## Material for this exercise
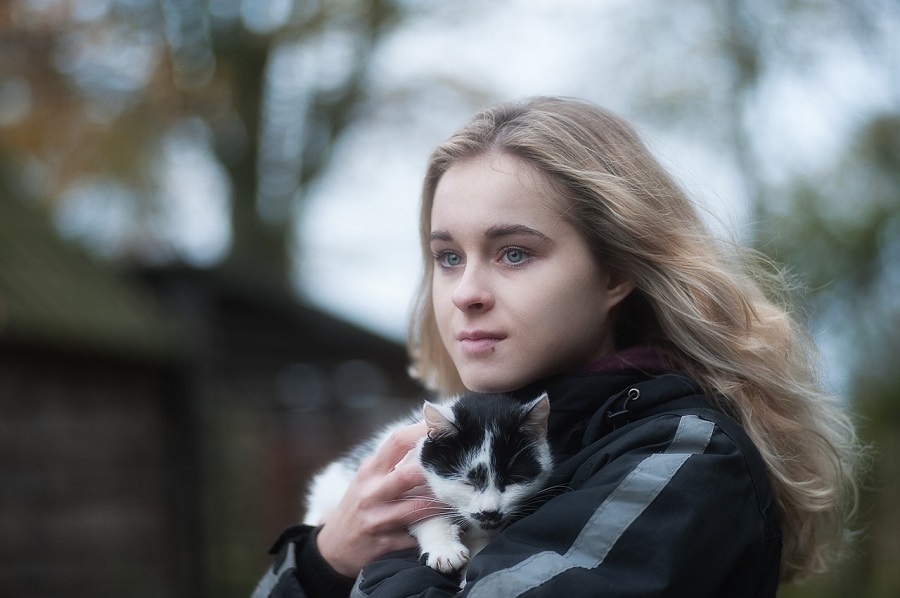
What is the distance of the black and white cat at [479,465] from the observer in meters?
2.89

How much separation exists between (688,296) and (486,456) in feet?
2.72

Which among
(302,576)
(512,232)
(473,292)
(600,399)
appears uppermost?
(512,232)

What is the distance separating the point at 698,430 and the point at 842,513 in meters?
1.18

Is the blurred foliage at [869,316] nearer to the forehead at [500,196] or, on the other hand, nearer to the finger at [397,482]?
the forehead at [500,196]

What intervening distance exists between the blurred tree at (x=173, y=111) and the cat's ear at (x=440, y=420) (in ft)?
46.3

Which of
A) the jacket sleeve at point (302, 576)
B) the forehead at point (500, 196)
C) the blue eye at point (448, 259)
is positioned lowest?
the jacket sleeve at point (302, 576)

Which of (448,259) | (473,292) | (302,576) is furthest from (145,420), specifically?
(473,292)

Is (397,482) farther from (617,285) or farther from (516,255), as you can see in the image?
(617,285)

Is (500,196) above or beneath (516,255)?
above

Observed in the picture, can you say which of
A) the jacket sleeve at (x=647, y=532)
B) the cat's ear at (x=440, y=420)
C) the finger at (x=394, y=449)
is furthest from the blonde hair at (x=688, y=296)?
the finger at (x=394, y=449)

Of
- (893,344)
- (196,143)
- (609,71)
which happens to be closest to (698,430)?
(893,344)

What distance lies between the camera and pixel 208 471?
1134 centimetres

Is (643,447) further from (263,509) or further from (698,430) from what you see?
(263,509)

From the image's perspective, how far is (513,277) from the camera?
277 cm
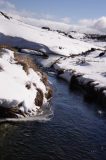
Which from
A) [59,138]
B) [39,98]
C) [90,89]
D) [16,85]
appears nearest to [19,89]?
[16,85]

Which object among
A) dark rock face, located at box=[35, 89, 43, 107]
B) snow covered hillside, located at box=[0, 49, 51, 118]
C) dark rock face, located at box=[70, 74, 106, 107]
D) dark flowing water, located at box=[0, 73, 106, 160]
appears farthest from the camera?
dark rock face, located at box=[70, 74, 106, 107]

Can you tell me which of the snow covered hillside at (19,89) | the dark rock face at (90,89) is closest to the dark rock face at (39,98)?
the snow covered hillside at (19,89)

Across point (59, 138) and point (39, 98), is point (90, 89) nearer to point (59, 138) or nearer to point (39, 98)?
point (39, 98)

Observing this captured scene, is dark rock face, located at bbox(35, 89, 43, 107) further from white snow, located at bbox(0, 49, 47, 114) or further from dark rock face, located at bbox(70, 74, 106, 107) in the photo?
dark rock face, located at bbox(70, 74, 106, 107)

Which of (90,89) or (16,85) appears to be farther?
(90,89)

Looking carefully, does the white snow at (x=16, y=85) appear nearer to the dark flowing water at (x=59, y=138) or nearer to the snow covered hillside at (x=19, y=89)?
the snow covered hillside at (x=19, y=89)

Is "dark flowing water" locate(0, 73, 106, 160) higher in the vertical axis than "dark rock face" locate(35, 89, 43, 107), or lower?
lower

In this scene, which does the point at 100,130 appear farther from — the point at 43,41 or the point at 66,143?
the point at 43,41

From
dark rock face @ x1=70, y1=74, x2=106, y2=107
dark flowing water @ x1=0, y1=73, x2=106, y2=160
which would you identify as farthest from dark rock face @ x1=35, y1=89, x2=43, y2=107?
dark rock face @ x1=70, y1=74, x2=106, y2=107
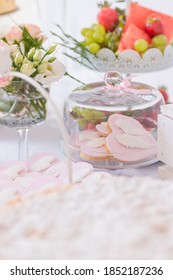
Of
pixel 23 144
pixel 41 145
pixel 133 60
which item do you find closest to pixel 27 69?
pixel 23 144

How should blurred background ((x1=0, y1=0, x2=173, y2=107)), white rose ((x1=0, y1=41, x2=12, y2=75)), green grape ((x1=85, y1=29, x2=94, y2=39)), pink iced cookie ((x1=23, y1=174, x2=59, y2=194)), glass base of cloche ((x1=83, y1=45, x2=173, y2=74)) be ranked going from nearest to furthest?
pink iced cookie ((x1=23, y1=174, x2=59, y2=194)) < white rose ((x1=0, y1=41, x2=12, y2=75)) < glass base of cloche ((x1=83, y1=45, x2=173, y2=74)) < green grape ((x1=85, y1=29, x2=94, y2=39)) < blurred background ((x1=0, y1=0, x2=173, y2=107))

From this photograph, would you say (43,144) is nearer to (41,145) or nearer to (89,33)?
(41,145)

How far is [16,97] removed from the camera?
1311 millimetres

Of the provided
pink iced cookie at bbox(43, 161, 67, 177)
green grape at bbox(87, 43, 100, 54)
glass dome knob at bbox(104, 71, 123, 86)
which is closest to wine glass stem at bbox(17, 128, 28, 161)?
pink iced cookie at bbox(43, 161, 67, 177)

## Stated problem
Output all of the entries verbatim, leaving out any images.

## Full answer
What is the distance of the black and white cat at [479,465] from the observer in meters?
2.89

How much separation exists between (688,296) and (486,456) in feet?
2.72

Which among
(302,576)
(512,232)
(473,292)
(600,399)
appears uppermost?
(512,232)

What is the distance separating the point at 698,430 and the point at 842,513 in meters?
1.18

Is the blurred foliage at [869,316] nearer to the forehead at [500,196] or, on the other hand, nearer to the finger at [397,482]?
the forehead at [500,196]

What intervening distance exists between the blurred tree at (x=173, y=111) and the cat's ear at (x=440, y=420) (in ft)?
46.3

Which of
A) the jacket sleeve at point (302, 576)
B) the forehead at point (500, 196)
C) the blue eye at point (448, 259)
is positioned lowest?
the jacket sleeve at point (302, 576)

Which of (448,259) | (473,292) | (302,576) is furthest from (145,420), specifically?
(473,292)

Is (397,482) farther from (617,285) or farther from (516,255), as you can see in the image?
(617,285)

Is (500,196) above or beneath (516,255)?
above

Observed in the picture, can you say which of
A) the jacket sleeve at (x=647, y=532)
B) the cat's ear at (x=440, y=420)
C) the finger at (x=394, y=449)
is furthest from the blonde hair at (x=688, y=296)?
the finger at (x=394, y=449)

Of
- (893,344)
- (196,143)
- (609,71)
which happens to be closest to (698,430)?
(893,344)

What distance lies between the camera and pixel 208 471?
1134 centimetres

Is (643,447) further from (263,509) or further from (698,430) from what you see?
(263,509)

From the image's perspective, how far is (513,277) from the camera?
277 cm
Which from
A) [59,138]
B) [39,98]
C) [90,89]
D) [16,85]
appears nearest to [19,89]?
[16,85]

Which object among
A) dark rock face, located at box=[35, 89, 43, 107]
B) snow covered hillside, located at box=[0, 49, 51, 118]
C) dark rock face, located at box=[70, 74, 106, 107]
D) dark flowing water, located at box=[0, 73, 106, 160]
appears farthest from the camera?
dark rock face, located at box=[70, 74, 106, 107]

Can you tell me which of the snow covered hillside at (19,89) | the dark rock face at (90,89) is closest to the dark rock face at (39,98)?
the snow covered hillside at (19,89)

Across point (59, 138) and point (39, 98), is point (90, 89) nearer to point (59, 138) or nearer to point (39, 98)?
point (39, 98)

Observing this captured scene, is dark rock face, located at bbox(35, 89, 43, 107) further from white snow, located at bbox(0, 49, 47, 114) or further from dark rock face, located at bbox(70, 74, 106, 107) in the photo?
dark rock face, located at bbox(70, 74, 106, 107)

Which of (90,89) or (16,85) appears to be farther?
(90,89)

Looking carefully, does the white snow at (x=16, y=85) appear nearer to the dark flowing water at (x=59, y=138) or nearer to the snow covered hillside at (x=19, y=89)?
the snow covered hillside at (x=19, y=89)

Is "dark flowing water" locate(0, 73, 106, 160) higher in the vertical axis than "dark rock face" locate(35, 89, 43, 107), or lower?
lower

In this scene, which does the point at 100,130 appear farther from — the point at 43,41 or the point at 66,143?
the point at 43,41

From
dark rock face @ x1=70, y1=74, x2=106, y2=107
dark flowing water @ x1=0, y1=73, x2=106, y2=160
which would you identify as farthest from dark rock face @ x1=35, y1=89, x2=43, y2=107?
dark rock face @ x1=70, y1=74, x2=106, y2=107
Of
pixel 23 144
pixel 41 145
pixel 133 60
which item do you find closest to pixel 27 69?
pixel 23 144

How should blurred background ((x1=0, y1=0, x2=173, y2=107)), white rose ((x1=0, y1=41, x2=12, y2=75)), green grape ((x1=85, y1=29, x2=94, y2=39)), pink iced cookie ((x1=23, y1=174, x2=59, y2=194)), glass base of cloche ((x1=83, y1=45, x2=173, y2=74)) be ranked going from nearest to furthest?
pink iced cookie ((x1=23, y1=174, x2=59, y2=194)) < white rose ((x1=0, y1=41, x2=12, y2=75)) < glass base of cloche ((x1=83, y1=45, x2=173, y2=74)) < green grape ((x1=85, y1=29, x2=94, y2=39)) < blurred background ((x1=0, y1=0, x2=173, y2=107))

From this photograph, would you say (43,144) is nearer to (41,145) or nearer to (89,33)?
(41,145)

How far is [16,97] removed from the camera?
1311 millimetres

Of the provided
pink iced cookie at bbox(43, 161, 67, 177)
green grape at bbox(87, 43, 100, 54)
glass dome knob at bbox(104, 71, 123, 86)
which is closest to wine glass stem at bbox(17, 128, 28, 161)?
pink iced cookie at bbox(43, 161, 67, 177)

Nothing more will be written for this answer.